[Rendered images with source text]
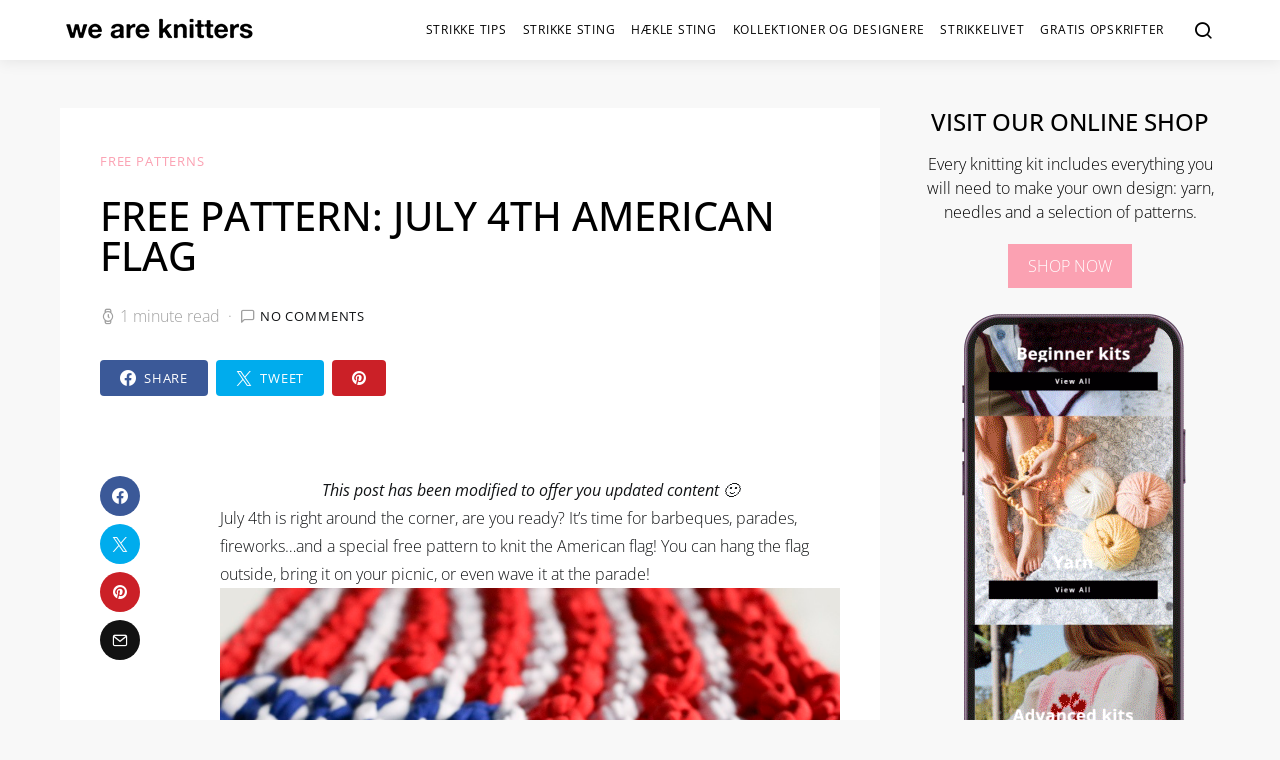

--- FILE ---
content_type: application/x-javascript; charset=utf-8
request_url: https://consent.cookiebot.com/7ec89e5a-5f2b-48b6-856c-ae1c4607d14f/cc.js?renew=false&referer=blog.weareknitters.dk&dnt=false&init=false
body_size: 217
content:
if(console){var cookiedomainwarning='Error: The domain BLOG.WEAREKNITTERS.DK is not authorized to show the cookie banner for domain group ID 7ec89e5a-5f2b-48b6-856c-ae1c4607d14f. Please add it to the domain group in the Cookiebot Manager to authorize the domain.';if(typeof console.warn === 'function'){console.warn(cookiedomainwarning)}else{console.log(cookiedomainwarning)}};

[Task prompt] A verbatim copy of the data, pictures removed, is the expected result.

[Answer to this exercise]
--- FILE ---
content_type: application/x-javascript; charset=utf-8
request_url: https://consent.cookiebot.com/7ec89e5a-5f2b-48b6-856c-ae1c4607d14f/cc.js?renew=false&referer=blog.weareknitters.dk&dnt=false&init=false
body_size: 217
content:
if(console){var cookiedomainwarning='Error: The domain BLOG.WEAREKNITTERS.DK is not authorized to show the cookie banner for domain group ID 7ec89e5a-5f2b-48b6-856c-ae1c4607d14f. Please add it to the domain group in the Cookiebot Manager to authorize the domain.';if(typeof console.warn === 'function'){console.warn(cookiedomainwarning)}else{console.log(cookiedomainwarning)}};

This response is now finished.